The Mekong, rising an average of 5-10 centimeters (2-4 inches) a day, will probably peak in early October, approaching the 5.12-meter (17 feet) record set in 1961, officials said.


The town of Tan Chau, about 260 kilometers (160 miles) west of Ho Chi Minh City in An Giang province, lies near the Cambodian border, where the Mekong rushes down into the delta and most families make a living growing rice.


Acres (hectares) of verdant rice paddies have been swallowed by muddy brown water. Low-lying rural roads are often swamped, despite sandbagging.
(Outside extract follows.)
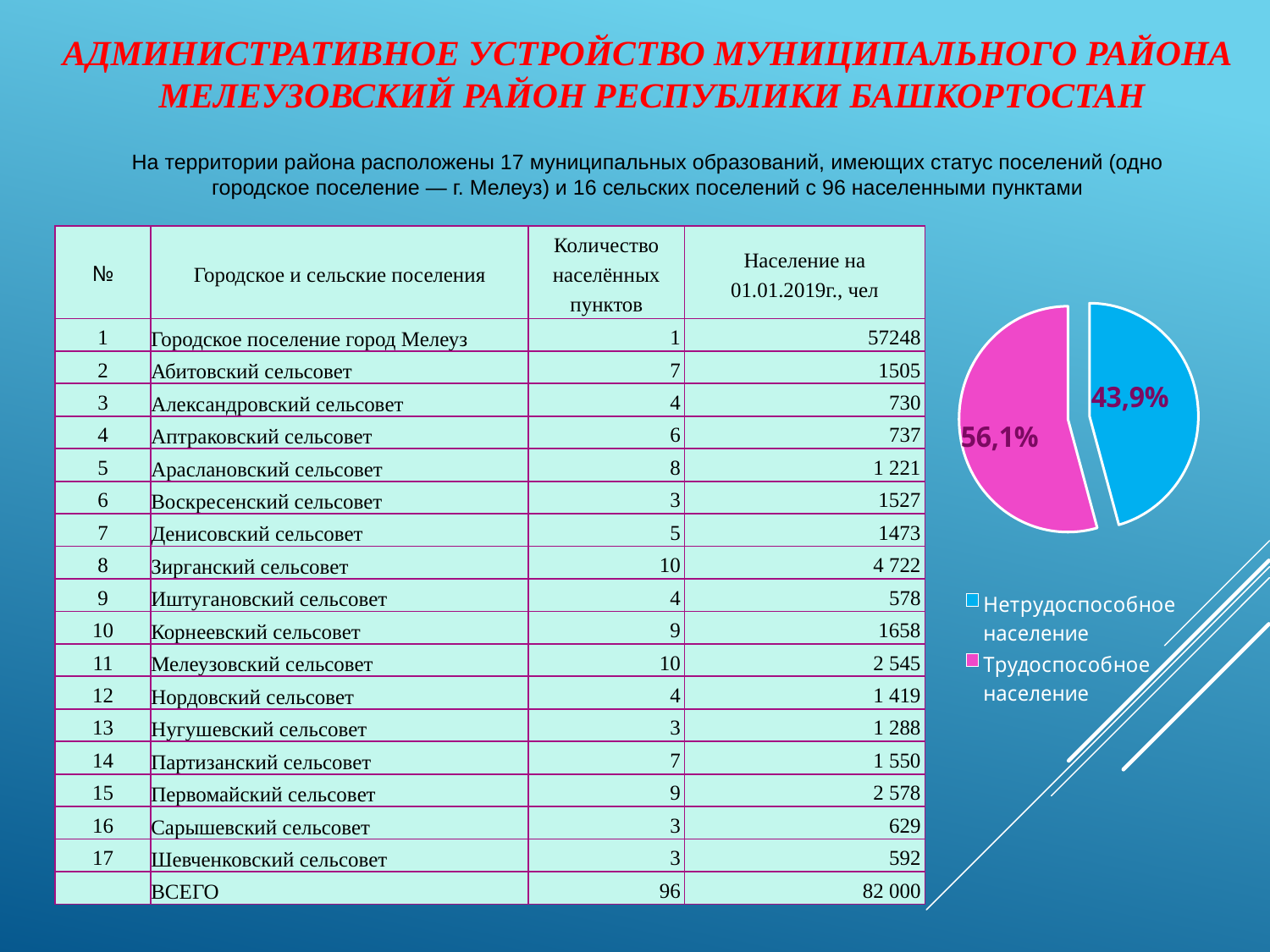
What kind of chart is shown on the right side of the slide? pie chart In the pie chart, which is larger: Трудоспособное население or Нетрудоспособное население? Трудоспособное население Which slice of the pie chart is the smallest? Нетрудоспособное население In the pie chart, what share is labelled for Нетрудоспособное население? 43,9% What colour is the Нетрудоспособное население slice in the pie chart? blue What is the difference in percentage points between the two slices of the pie chart? 12,2 What colour is the Трудоспособное население slice in the pie chart? pink In the pie chart, what share is labelled for Трудоспособное население? 56,1% Which slice of the pie chart is the largest? Трудоспособное население How many slices does the pie chart have? 2 How many entries does the pie chart legend list? 2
And thousands of homes are flooded, sometimes to the rooftops, driving tens of thousands of people to seek shelter elsewhere.


Along a dirt dike two meters (6.6 feet) wide near Tan Chau, almost 200 people evacuated from their low-lying homes live jammed into makeshift shelters - like thousands of other families in the region.


Nguyen Thi Phu, 34, and her five relatives camped under plastic tarps held up by bamboo rods. They managed to rescue their wooden bed, and some pots and pans. A tiny altar stood in one corner of the shelter, but most of their possessions are submerged.


"My house is flooded up to here," Phu said, gesturing at her waist. "We're only living day to day. I don't when we'll be able to go home again. They tell us the water will go down by November. Until then, we will have to live here."


Conditions are cramped and unsanitary. The lapping waters are eroding many of the sodden dikes, but 2,500 soldiers and volunteers are helping reinforce them.


Rising waters threaten increasing numbers of people.


Last week, the Red Cross appealed for dlrs 1.9 million for people in Southeast Asia, with the bulk going to Cambodia. This week, officials said an additional appeal of up to dlrs 1.5 million would be launched for Vietnam alone.


The money will buy plastic sheeting for emergency shelters for around 35,000 people, at least 2,500 metric tons (2,750 tons) of rice, 25,000 mosquito nets and 6,000 cheap boats.


Vietnam's government already pledged 32 billion dong (dlrs 2.2. million) in aid to the flood-stricken areas.


"It's a disaster here, but it's been a slow disaster, not like the central region's floods," said Nguyen Thanh Na of the An Giang People's Committee, referring to 1999's record flash floods that killed more than 700 people in central Vietnam.


"Because the water has risen so slowly, there's no panic. I think people here have resigned themselves to it."